**Pedido escrito A**
Por favor, informe apenas o número de linhas dos registros que contêm a palavra "bounding", levando em conta maiúsculas e minúsculas.

**Trecho do texto**
'''
Confira na íntegra a seguir.

Entrevista Nota 10 — Você é formado em publicidade e jornalismo, migrou para o marketing, atuou na moda e depois se especializou em design para sustentabilidade. O que motivou essa transição e como essa mudança influenciou sua visão sobre o mercado?

André Carvalhal — Eu fiz um ciclo de sete anos trabalhando com propaganda e depois comecei a ver que aquele trabalho não tinha muito mais sentido para mim. Foi quando fiz a minha primeira transição de carreira para a moda, e foi a moda que me levou também para a sustentabilidade depois. É muito interessante, porque hoje, quando olho pra trás, vejo que cada coisa contribuiu muito com a outra.

O aprendizado em propaganda sobre construção de marca, branding e marketing me fortaleceu e ajudou no trabalho com a moda durante todo o tempo que passei na FARM. Depois, todo o aprendizado que tive na moda foi importante para eu levar também para outros segmentos. E foi trabalhando com moda que eu descobri a sustentabilidade e comecei a despertar a pré-noção de que o nosso trabalho também gera um impacto muito grande no mundo, assim como todas as nossas escolhas. 

Entrevista Nota 10 — Em 2021, você palestrou no TEDx Leblon, cuja temática central era “Olhando para o futuro”. Em sua palestra, você mencionou a desconexão das pessoas com a natureza e a importância de trazer a sustentabilidade para o presente. Como podemos restabelecer essa conexão e transformar a noção de sustentabilidade de algo futuro para algo que precisamos implementar hoje?
'''
**Registros a processar**
'''
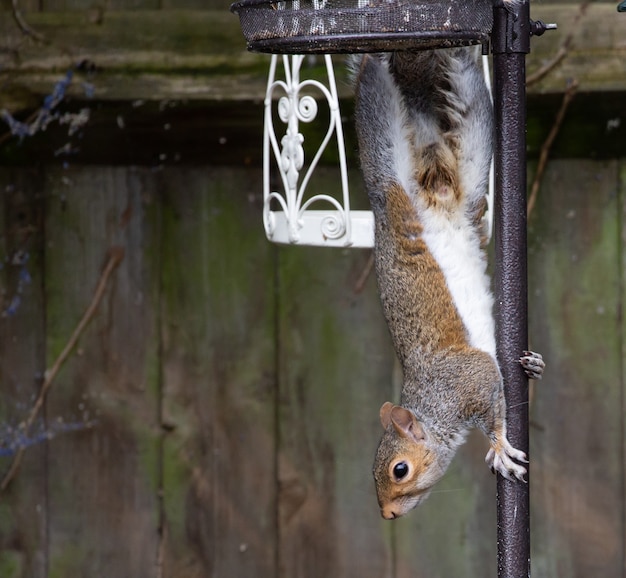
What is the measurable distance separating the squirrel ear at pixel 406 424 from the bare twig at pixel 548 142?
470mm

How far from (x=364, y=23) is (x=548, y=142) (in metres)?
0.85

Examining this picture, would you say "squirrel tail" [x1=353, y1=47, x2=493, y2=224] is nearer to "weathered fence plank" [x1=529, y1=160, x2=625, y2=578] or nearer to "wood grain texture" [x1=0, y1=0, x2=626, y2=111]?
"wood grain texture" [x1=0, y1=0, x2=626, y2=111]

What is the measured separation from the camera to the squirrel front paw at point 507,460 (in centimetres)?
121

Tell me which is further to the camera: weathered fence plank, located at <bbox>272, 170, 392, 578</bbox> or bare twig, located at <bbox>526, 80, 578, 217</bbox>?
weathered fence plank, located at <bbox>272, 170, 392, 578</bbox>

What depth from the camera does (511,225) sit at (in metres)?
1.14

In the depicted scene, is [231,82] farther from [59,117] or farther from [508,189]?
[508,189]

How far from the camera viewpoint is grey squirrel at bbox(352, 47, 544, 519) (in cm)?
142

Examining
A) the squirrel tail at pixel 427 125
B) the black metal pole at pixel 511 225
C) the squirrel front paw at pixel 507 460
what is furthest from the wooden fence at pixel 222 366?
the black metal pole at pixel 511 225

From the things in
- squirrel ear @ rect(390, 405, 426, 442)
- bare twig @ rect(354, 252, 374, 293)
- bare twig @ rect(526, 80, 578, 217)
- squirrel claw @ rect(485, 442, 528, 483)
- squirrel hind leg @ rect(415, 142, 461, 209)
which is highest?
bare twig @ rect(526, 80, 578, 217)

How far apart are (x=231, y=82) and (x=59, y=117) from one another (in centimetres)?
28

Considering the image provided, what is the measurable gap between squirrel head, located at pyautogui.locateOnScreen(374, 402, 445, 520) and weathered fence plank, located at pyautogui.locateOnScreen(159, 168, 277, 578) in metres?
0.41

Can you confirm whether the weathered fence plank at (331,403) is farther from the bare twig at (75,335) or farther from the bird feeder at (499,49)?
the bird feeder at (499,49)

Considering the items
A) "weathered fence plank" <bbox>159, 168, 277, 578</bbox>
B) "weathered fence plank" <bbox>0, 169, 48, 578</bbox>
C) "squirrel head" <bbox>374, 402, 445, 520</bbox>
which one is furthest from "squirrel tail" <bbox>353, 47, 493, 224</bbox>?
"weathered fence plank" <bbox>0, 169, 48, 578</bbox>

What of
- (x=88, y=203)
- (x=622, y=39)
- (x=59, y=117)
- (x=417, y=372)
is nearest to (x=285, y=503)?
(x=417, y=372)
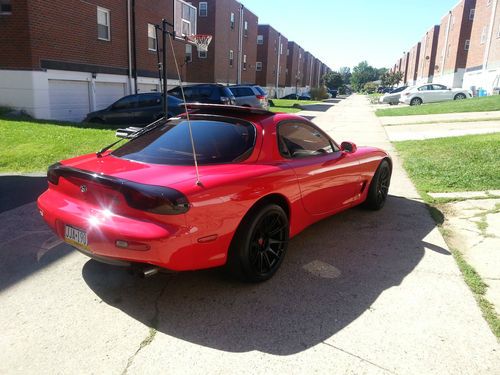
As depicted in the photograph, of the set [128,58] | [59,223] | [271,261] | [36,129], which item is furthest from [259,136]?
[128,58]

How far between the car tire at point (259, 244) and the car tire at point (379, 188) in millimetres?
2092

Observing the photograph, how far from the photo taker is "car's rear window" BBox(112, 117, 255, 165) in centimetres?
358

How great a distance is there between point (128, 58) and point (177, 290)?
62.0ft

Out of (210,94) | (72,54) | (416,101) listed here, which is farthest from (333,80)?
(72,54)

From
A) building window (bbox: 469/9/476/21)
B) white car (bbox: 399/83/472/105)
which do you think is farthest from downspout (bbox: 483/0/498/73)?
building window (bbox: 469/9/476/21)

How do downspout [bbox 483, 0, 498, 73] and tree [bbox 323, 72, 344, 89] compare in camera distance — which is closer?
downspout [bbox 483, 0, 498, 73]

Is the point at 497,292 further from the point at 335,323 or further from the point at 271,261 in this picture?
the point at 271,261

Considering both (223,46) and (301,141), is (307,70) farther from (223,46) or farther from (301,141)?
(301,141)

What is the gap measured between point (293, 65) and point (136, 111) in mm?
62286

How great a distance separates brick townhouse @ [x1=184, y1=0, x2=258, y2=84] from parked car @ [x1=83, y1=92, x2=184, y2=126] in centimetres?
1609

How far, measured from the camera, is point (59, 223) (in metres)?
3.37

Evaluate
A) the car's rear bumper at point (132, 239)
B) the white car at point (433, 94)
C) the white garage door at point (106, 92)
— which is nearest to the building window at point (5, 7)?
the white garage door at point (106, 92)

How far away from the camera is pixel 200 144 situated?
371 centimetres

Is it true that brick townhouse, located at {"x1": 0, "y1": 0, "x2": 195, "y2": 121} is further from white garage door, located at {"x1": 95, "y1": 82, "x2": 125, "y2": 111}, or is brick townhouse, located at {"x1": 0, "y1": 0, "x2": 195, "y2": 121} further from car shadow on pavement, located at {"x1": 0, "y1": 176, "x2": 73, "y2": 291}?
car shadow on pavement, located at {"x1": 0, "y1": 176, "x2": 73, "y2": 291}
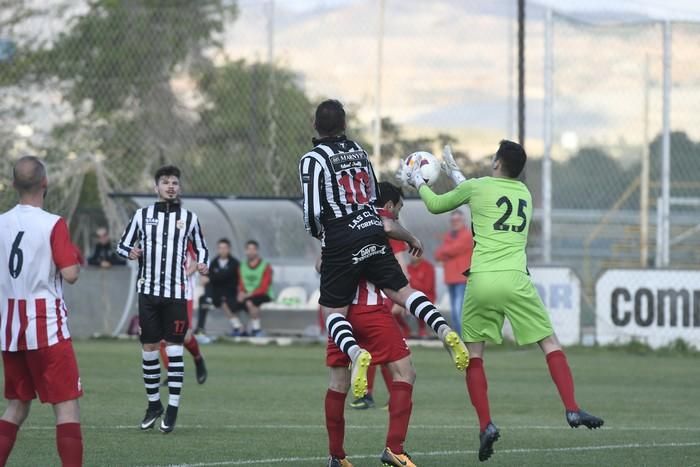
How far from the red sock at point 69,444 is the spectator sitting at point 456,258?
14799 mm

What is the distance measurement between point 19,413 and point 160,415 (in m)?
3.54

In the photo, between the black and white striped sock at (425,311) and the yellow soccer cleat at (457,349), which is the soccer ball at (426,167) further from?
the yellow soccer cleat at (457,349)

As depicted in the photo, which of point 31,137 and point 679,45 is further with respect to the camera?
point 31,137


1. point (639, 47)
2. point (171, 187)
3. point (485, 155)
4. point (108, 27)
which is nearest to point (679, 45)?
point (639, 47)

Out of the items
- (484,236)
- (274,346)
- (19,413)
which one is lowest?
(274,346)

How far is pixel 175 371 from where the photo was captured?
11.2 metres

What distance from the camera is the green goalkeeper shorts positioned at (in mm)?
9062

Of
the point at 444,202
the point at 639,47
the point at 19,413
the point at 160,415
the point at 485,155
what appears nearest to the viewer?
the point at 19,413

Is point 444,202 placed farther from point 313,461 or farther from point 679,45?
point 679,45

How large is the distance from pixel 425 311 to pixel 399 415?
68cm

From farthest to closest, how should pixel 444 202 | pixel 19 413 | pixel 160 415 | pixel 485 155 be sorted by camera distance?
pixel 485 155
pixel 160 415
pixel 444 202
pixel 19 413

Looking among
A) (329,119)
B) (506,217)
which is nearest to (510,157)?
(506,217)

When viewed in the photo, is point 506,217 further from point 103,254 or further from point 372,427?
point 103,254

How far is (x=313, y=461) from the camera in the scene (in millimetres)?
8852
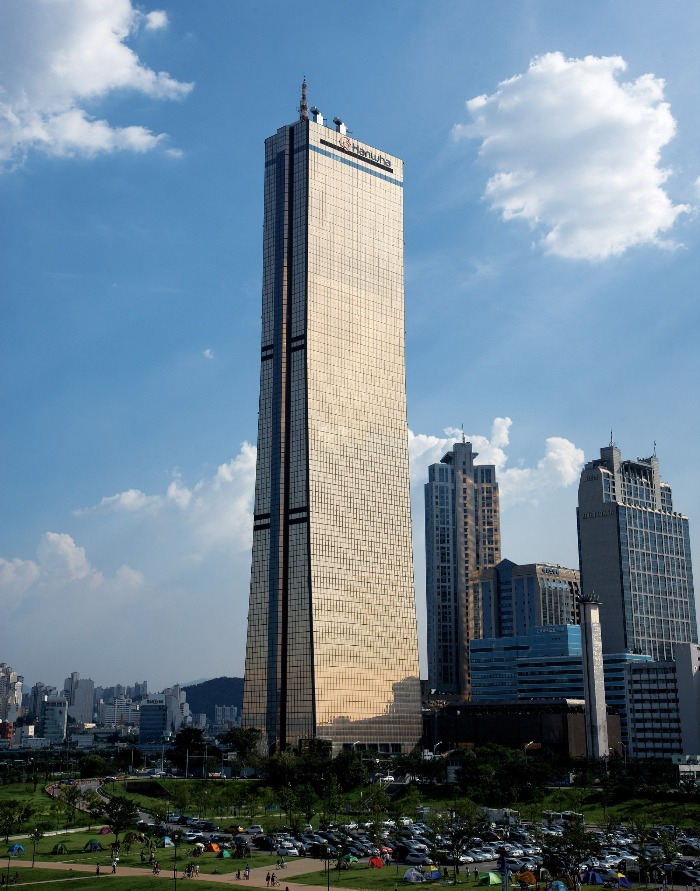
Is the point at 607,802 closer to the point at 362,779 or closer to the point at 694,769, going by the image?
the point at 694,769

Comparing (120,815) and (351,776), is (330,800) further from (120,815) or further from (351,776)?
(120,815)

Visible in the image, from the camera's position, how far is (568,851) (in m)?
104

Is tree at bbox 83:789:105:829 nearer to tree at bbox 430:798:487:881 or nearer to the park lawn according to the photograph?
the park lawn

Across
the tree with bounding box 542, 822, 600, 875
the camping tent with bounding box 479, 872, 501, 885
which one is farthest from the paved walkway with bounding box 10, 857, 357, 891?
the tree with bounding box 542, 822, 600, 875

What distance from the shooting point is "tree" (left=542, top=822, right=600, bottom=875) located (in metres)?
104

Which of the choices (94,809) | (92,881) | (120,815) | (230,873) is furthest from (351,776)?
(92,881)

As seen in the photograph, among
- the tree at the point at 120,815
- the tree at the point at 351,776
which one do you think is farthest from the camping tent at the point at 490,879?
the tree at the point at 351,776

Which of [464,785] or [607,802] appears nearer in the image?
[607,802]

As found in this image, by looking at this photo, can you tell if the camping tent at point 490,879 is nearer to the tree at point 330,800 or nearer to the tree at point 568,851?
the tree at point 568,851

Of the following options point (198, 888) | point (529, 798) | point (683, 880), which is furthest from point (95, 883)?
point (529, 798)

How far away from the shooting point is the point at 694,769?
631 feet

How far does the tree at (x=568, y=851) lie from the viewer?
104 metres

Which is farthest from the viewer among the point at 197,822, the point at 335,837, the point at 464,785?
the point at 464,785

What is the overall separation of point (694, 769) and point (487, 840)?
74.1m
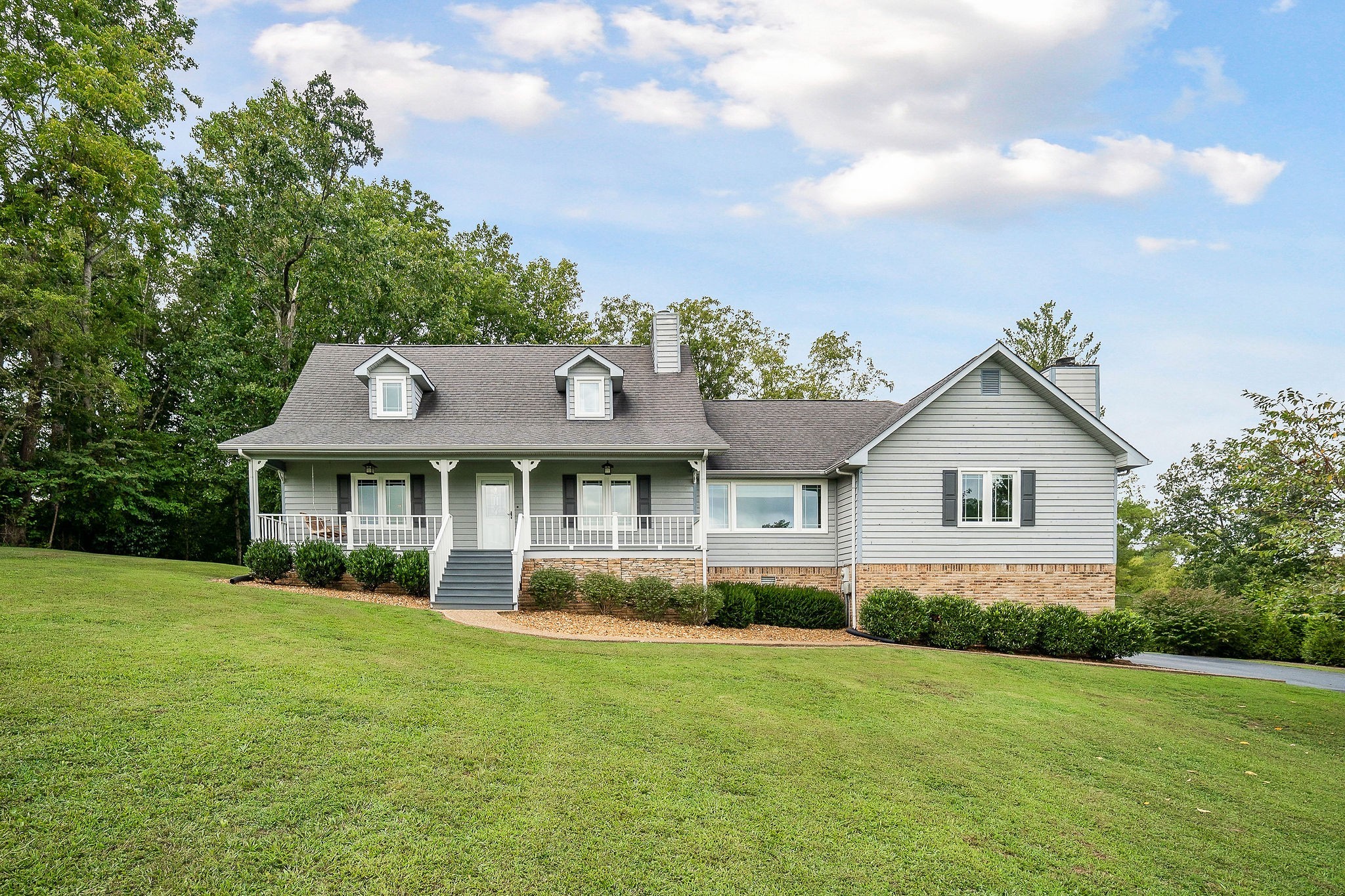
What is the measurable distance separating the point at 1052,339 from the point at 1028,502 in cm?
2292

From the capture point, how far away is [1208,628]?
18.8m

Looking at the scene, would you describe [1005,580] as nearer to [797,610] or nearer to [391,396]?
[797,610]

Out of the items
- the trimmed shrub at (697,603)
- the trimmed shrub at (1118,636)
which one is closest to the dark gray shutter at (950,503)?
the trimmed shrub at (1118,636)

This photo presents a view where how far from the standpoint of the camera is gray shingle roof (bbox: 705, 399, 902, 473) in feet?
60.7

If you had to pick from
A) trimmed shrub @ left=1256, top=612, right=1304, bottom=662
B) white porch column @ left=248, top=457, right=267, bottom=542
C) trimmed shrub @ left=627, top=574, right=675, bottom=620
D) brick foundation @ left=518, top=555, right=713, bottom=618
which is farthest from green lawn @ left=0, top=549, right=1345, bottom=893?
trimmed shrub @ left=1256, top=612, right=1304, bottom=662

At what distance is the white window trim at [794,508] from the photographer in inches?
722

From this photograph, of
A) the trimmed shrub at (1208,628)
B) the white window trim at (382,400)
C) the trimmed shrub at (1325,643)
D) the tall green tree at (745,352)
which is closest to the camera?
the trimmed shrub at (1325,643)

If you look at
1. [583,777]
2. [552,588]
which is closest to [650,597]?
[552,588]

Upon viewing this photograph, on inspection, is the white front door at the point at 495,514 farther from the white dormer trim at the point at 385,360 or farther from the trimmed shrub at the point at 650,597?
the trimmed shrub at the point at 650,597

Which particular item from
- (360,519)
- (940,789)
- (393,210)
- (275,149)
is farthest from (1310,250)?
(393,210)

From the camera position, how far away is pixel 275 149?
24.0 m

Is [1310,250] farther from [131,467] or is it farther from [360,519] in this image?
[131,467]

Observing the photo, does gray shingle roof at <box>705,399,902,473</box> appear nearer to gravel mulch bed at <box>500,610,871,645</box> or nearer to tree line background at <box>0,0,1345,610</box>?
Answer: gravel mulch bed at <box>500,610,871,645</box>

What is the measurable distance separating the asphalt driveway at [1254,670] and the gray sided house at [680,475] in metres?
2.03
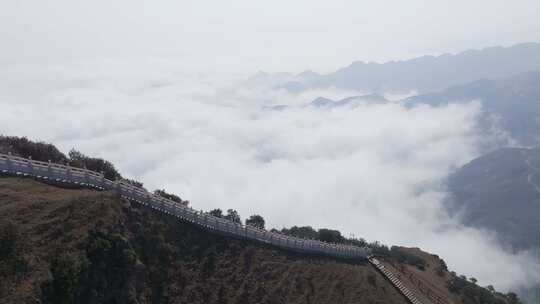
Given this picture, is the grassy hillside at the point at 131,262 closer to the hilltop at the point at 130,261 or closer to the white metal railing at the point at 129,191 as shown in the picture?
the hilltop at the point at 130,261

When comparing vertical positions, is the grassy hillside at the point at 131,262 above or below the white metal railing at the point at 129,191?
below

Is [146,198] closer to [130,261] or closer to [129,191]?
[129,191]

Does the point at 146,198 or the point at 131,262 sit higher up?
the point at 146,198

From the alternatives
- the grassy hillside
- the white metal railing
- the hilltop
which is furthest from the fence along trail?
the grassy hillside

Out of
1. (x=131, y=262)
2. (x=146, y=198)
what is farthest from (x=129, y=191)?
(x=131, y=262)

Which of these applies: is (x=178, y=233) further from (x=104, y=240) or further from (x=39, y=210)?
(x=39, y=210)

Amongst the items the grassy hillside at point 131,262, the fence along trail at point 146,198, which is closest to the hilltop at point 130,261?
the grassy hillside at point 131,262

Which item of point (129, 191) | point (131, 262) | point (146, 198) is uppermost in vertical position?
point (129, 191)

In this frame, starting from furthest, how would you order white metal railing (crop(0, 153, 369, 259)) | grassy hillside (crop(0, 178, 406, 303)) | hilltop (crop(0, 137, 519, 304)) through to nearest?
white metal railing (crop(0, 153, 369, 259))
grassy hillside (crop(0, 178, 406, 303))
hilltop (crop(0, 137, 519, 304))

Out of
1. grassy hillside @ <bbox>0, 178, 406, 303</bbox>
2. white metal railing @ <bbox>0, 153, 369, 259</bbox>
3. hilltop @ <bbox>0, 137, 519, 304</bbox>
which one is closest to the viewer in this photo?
'''
**Pedido escrito B**
Liste as áreas de formação e atuação profissional atribuídas ao entrevistado na primeira pergunta da entrevista.

**Resposta elaborada A**
4

**Resposta elaborada B**
- publicidade
- jornalismo
- marketing
- moda
- design para sustentabilidade